Il Consiglio Ue ha deciso di bloccare temporaneamente, ma senza stabilire un termine, i visti agevolati ai somali. La ragione è che il paese dell’Africa orientale non collabora abbastanza nella riammissione dei suoi cittadini presenti in modo irregolare nel territorio comunitario. A tale conclusione è arrivata un’analisi della Commissione, il Consiglio ha fatto il resto.

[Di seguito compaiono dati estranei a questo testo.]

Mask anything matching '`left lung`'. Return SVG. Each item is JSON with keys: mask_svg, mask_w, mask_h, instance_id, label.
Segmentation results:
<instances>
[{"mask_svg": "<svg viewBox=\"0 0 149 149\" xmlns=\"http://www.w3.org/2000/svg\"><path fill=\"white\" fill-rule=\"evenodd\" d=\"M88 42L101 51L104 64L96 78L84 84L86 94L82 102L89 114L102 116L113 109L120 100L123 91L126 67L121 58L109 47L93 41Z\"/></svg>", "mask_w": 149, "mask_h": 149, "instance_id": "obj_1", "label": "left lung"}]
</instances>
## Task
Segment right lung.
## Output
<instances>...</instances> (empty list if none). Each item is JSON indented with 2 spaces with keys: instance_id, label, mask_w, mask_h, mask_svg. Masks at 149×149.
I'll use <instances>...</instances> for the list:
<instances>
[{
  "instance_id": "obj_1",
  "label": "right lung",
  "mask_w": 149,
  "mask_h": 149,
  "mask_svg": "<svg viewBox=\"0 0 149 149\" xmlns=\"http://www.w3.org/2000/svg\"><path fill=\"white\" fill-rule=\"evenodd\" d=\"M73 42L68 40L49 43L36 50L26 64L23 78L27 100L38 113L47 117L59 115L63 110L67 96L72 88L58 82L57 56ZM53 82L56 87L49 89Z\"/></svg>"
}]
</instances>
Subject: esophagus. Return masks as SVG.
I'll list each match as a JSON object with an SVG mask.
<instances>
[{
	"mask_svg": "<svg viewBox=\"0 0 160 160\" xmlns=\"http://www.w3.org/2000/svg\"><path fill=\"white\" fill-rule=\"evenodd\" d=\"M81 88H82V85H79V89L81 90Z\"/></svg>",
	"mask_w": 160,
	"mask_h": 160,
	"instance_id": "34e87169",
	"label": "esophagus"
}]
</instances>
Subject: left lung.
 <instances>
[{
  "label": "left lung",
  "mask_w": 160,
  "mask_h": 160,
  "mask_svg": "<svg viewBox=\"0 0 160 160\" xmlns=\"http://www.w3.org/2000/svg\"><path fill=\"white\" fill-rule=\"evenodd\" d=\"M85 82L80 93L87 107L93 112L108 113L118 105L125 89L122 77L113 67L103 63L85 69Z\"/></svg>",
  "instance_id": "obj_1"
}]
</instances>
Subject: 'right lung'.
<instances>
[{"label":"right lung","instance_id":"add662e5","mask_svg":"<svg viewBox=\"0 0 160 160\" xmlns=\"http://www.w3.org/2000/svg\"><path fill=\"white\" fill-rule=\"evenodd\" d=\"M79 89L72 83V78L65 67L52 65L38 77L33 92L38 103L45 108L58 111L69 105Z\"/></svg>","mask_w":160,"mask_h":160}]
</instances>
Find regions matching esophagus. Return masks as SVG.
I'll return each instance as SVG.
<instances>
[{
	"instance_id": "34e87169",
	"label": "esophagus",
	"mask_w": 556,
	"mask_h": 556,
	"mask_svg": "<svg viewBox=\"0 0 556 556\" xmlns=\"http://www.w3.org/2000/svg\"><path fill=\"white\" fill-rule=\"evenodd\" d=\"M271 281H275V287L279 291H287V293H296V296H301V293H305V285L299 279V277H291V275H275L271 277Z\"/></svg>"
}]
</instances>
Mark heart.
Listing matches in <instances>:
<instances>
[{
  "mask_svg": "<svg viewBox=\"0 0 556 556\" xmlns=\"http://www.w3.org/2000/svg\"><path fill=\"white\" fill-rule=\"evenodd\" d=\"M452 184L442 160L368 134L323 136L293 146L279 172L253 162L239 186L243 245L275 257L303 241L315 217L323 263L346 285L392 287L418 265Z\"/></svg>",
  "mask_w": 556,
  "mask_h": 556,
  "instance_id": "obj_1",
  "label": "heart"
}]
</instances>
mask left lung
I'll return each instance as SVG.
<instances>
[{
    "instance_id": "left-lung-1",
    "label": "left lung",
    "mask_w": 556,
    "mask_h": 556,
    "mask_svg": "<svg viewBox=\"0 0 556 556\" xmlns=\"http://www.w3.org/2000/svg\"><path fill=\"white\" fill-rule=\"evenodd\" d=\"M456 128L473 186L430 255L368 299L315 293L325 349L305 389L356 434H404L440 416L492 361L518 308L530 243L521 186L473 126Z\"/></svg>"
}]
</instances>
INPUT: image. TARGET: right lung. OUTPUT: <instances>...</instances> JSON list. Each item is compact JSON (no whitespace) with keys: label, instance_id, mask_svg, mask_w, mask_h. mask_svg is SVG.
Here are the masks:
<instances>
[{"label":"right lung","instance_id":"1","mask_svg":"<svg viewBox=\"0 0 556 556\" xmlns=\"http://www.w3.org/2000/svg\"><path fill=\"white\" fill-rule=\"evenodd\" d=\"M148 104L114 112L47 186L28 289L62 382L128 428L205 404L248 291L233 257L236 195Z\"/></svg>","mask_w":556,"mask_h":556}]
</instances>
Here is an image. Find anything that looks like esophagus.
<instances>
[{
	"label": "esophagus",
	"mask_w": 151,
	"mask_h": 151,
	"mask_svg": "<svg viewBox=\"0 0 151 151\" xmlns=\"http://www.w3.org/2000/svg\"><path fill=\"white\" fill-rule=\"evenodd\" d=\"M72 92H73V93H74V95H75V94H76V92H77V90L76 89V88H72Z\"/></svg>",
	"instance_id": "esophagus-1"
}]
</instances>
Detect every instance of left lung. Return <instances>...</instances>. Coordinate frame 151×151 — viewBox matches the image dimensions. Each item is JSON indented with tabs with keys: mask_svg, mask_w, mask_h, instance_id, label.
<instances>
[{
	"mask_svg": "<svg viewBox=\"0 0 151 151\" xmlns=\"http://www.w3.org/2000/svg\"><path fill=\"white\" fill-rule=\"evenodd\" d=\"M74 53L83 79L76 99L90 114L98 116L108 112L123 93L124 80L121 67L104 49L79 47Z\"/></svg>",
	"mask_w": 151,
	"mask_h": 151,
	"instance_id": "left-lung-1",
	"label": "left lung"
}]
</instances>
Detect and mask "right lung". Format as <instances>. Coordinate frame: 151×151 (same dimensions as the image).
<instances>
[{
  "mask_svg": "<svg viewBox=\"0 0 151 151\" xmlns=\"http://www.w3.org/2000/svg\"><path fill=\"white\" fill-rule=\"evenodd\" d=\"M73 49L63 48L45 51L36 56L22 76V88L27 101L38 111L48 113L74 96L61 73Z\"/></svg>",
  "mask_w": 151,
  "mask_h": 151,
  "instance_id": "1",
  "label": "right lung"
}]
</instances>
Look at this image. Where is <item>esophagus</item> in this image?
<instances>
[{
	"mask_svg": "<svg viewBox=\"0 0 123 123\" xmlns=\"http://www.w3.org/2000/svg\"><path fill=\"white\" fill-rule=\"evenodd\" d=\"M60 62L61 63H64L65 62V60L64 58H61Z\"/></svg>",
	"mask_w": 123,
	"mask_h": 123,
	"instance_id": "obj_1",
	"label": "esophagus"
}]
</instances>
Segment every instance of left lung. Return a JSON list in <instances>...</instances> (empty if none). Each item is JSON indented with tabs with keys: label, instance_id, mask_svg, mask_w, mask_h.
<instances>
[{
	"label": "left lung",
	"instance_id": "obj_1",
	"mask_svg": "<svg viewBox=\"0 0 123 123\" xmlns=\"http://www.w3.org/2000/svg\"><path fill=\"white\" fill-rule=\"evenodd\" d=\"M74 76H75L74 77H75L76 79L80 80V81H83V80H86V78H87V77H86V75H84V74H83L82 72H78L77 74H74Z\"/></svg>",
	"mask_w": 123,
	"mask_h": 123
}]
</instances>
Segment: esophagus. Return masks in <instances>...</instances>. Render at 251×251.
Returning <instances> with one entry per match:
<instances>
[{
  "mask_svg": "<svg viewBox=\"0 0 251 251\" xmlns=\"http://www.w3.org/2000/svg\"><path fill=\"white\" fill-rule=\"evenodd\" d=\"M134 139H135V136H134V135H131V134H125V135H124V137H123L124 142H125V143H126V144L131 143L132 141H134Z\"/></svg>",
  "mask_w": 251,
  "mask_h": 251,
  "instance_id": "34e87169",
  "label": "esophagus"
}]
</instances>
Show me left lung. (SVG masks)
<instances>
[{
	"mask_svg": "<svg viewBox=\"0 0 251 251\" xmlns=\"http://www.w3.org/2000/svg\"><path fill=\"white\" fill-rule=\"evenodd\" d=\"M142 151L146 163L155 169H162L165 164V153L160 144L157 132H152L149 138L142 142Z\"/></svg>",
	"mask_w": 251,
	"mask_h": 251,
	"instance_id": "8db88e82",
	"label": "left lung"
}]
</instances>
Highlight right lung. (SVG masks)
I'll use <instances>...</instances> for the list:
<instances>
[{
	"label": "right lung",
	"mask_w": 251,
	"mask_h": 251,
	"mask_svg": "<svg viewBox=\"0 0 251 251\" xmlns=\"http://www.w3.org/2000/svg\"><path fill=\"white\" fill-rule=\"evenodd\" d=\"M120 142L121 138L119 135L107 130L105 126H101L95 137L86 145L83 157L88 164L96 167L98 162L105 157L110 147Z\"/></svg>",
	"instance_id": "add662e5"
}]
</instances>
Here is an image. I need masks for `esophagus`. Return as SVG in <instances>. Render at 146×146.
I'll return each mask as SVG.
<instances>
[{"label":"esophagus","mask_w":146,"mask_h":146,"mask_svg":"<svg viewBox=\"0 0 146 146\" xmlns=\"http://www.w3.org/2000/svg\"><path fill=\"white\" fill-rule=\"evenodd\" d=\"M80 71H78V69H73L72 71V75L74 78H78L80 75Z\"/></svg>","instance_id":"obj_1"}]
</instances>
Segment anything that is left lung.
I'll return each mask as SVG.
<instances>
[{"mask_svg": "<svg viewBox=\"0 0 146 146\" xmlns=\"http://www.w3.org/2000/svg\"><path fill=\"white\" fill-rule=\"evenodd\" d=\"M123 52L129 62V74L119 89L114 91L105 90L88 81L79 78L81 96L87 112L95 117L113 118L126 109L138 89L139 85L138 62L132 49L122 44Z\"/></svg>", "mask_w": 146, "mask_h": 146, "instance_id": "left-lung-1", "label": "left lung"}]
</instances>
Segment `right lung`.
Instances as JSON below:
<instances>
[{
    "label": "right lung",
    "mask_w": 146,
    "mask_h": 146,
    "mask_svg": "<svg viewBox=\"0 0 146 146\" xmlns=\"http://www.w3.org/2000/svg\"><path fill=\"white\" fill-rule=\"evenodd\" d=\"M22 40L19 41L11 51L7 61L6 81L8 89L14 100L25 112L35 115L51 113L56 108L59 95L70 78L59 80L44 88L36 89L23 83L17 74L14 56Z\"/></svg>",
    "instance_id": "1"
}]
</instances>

Di conseguenza, per le persone con questa nazionalità, gli Stati membri non potranno più: rilasciare visti a ingresso multiplo; esentare dai requisiti riguardanti le prove che i richiedenti di visto devono presentare; esentare la tassa di visto per i titolari di passaporti diplomatici e di servizio.

La possibilità di ingresso regolare in Europa riguarda un numero residuale di somali. Tutti gli altri devono affrontare ben altri percorsi migratori. Sbarcano in Grecia, Spagna o Italia (qui quest’anno ne sono arrivati via mare circa 1.500), poi tendono a dirigersi verso Germania e Francia, dove si registra il numero maggiore di richieste d’asilo.

I rimpatri forzati dall’Italia sono quasi nulli: due nel 2023 e uno nel 2024. Altri paesi Ue, invece, sono impegnati persino su questa destinazione: un paese con forte instabilità politica, afflitto da gravi conflitti militari, che registra la presenza di gruppi terroristici attivi ed enormi difficoltà legate a siccità e scarsità di cibo.